Alien Reading Commentary
Alien Reading: Text Mining, Language Standardization, and the Humanities
Text Mining Mindfulness
Much of the field of natural language processing is focused on taking the “natural” representation of information and converting it into structured data, which computer scientists are more comfortable working with. Two summers ago, I worked at a social robotics startup called Jibo and spent a good portion of my summer working on an open-ended conversation handler based on work done with IBM Watson.
In order to do this, we ran a classic approach of using natural language understanding (NLU) to get structured data, used a dialog manager to build a structured output, and then used a natural language generator (NLG) to randomly convert the structured data into more natural sounding sentences. While this abstraction works really well for computer scientists (the intermediate structured step allows for easy storage and a model of the brain that we can understand), it definitely does not pass the Turing test (it is easy to tell that you aren’t having a conversation with a real human).
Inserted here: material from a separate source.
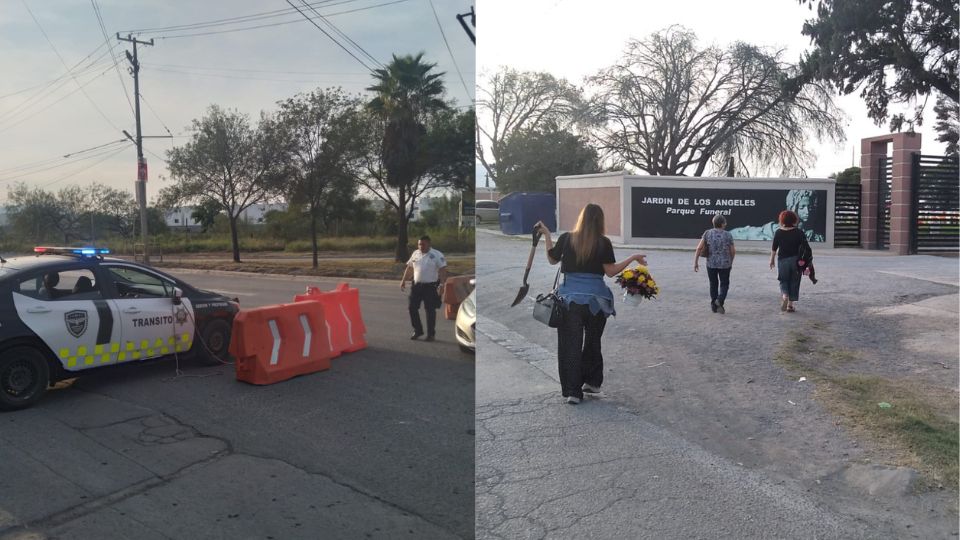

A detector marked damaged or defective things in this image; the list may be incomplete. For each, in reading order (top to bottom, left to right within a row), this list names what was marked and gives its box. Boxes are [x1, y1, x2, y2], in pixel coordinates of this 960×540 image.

In this sense, I agree with Binder’s analysis that our current models of language do not address certain human-qualities of language, and I think that this is not a fundamental shortcoming of “topic modeling” or other approaches that will not be fixed in the future. We are still in the “early adopter” phase of widespread NLP, just like how lots of people doubted that people could communicate effectively without being face-to-face before technologies began enabling it the “right” way.
Alien Reading Approach
I only have one quick point here about the approach Binder suggests. Essentially, he just wants to make sure we approach these newly-enabled humanistic problems in a multidisciplinary fashion, and I just wanted to say that we want to make sure to preserve the processes that we’ve used for technology-free learning. We culturally forget how people “used to do things” rather quickly, and we just need to make sure to preserve it. This is just in case we are losing some quality of analysis that we won’t notice is missing in the short-term, but could be useful farther down the road. Analogy: People who forget to ride a bike when they learn how to drive, since they don’t see any benefits to biking short-term.